Technical and Organizational Measures / Security Controls
February 25, 2023
Company has taken and will maintain the appropriate administrative, technical, physical and procedural security measures, for the protection of the Personal Data, including the measures set forth below or those otherwise made reasonably available by Company.
- Company’s Information Security Policy establishes a framework of internal standards.
- Designated security team is responsible for the design, implementation and management of policies, standards, baselines, procedures, guidelines, and training programs for privacy and information security for personnel.
- Company authorizes access to information resources, including production systems and customer data, on the principle of least privilege and conducts annual access control reviews.
- Company requires two factor authentication to access sensitive systems and applications including user ID, password, OTP and/or certificate, for authentication, version control systems and infrastructure console, and requires context-aware access control for administrative access.
- Personnel must accept policies addressing security, including Company’s Code of Conduct and Acceptable Use Policy, and must pass a background check prior to commencing employment.
- Company has established formal guidelines for employee passwords to govern the management and use of authentication mechanisms, and requires use of password managers, automatic screensaver locks, hard disk encryption, and other endpoint security measures.
- A version control system helps manage source code, documentation, release labeling, and other change management tasks. Access to the system must be approved by a system administrator.
- Company has in place business continuity and incident response plans to effectively respond to a business interruption or security incident to minimize impact to customers.
- Formal risk management processes specify risk tolerances and the process for evaluating risks based on identified threats and the specified tolerances. Company engages a third-party to conduct a risk assessment at least annually
- Company performs backups daily and retains them in accordance with a predefined schedule in the Backup Policy
- Company ensures that all connections to its web application from its users are encrypted using certificated SSL and TLS configurations. Both website and application are reachable exclusively over HTTPS.

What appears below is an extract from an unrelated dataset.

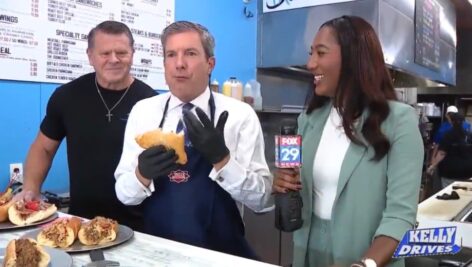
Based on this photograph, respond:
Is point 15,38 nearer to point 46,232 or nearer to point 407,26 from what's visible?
point 46,232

- Company stores customer data in databases that are encrypted at rest.
- A key management process (currently via Google Cloud Platform) supports the organization's use of cryptographic techniques.
- Network security
- Production environments run in an isolated Virtual Private Cloud network with only necessary services enabled. External administrative access is mediated through context-aware access control proxies.
- Company uses a load balancer to automatically distribute incoming application traffic across multiple instances and availability zones
- Company uses configurations that ensure only approved networking ports and protocols are implemented. A Web Application Firewall protects the application from outside threats.
- Company tools monitor server CPU use, free storage space, message age and read I/O in Company's databases, servers and messaging queues and notify appropriate personnel of any events or incidents based on predetermined criteria. Incidents are escalated per policy
- Company employs enterprise-grade Role-Based Access Control (RBAC), Single-Sign-On (SSO) authentication, and in-product data protection
- Company deletes customer data within 30 days of the customer terminating its contract
- Security team continuously evaluates controls and monitors employee devices, cloud environments, and networks for malicious activity.
- At least annually, the Company conducts a third party vulnerability scan of the production environment.
- Company provides processes for external users and employees to report failures, incidents, and concerns.
- Company maintains active AICPA SOC 2 Type II compliance with an independent auditor.